Bien pensado, el asunto inquie­ta. Yo mismo, cuando trabajo en una novela, recurro con frecuencia a internet. Por supuesto. Pero ésa es sólo una pequeña parte del con­junto, y sé que hay cosas que debo hallar en otra parte. Sin embargo, para muchos jóvenes con inquietu­des, con buena voluntad, documen­tar una novela o un libro cualquie­ra, acudir a la Historia o a la Ciencia como material de trabajo, significa exclusivamente acudir a Wikipe­dia. A internet, y punto. Esa fuente documental parece lo más natural del mundo. Y eso se ve fomentado por un sistema educativo que cada vez depende más del teléfono mó­vil, de la tableta o la enseñanza di­gital, y desprecia las fuentes clásicas y tradicionales, negando a los jóve­nes el hábito de moverse con soltu­ra en fuentes más serias; de familia­rizarse con textos solventes, anotar, marcar, comparar, completar. Cada vez queda más lejos, no sólo de la intención, sino de la imaginación, adquirir o consultar libros, trabajar en hemerotecas y bibliotecas, visi­tar escenarios reales. Ni pasa por la cabeza otra cosa que ir a lo fácil. Pa­ra qué consultar el Espasa, la En­cyclopaedia Britannica, el Sum­ma Artis, la colección completa de Blanco y Negro o el Dicciona­rio Biográfico de la Academia de la Historia; para qué leer a Gal­dós, Valle-Inclán, Baroja o Clarín, si con un teclazo lo tienes todo re­sumido en medio folio. Para qué visitar un museo, para qué viajar a una ciudad con un antiguo ma­pa y un bloc de notas, pudiendo teclear en el buscador de internet y hasta pasear virtualmente por las calles de Osaka o San Petersburgo.

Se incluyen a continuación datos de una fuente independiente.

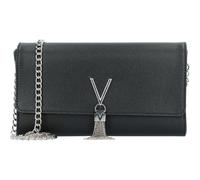 VALENTINO Pochette 'Divina' noir / argent, Taille One Size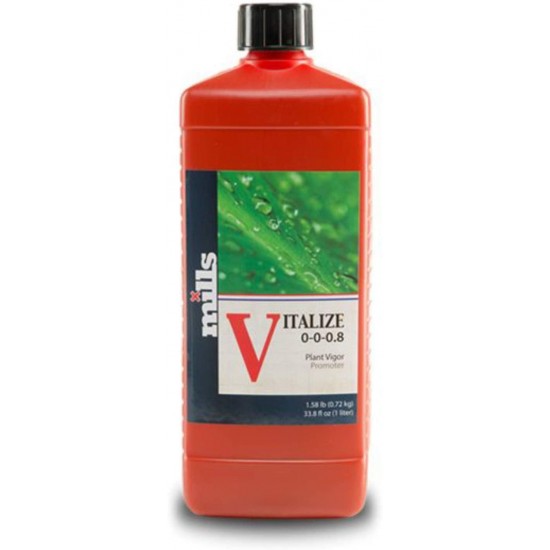 Mills Nutrients Vitalize 1 Liter 0-0-0.8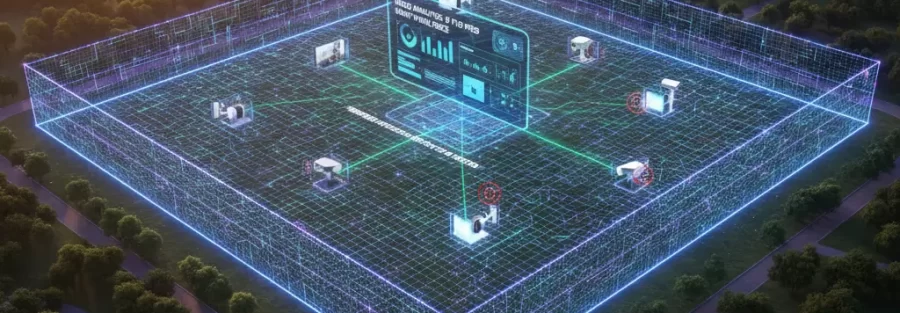 Video Analytics AI cho PIDS - Video Analytics PIDS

La consecuencia de todo esto es que, cada vez más, quienes de es­ta forma limitan su propio cono­cimiento aplicarán esos límites a cuanto se les ponga delante. Juz­garán el mundo no por lo que éste tiene y ofrece, sino por la reduci­da visión que de él tendrán ellos. Y aquí no puedo menos que re­cordar al querido José Luis Sam­pedro, economista y escritor, que una tarde en la Real Academia Española, mientras charlábamos con Antonio Mingote y Gregorio Salvador, lamentó, con bondado­sa e irónica resignación, que cier­to crítico literario hubiera encon­trado en su novela La vieja sirena presuntas influencias del best-seller de Mika Waltari Sinuhé el egipcio: «Te pasas la vida leyen­do a Homero, Herodoto, Jenofon­te o Plutarco, y luego empleas dos o tres años de tu vida en trabajar con todos esos libros abiertos al­rededor, para que al final juzgue tu obra un pobre hombre que sólo ha leído Sinuhé el egipcio».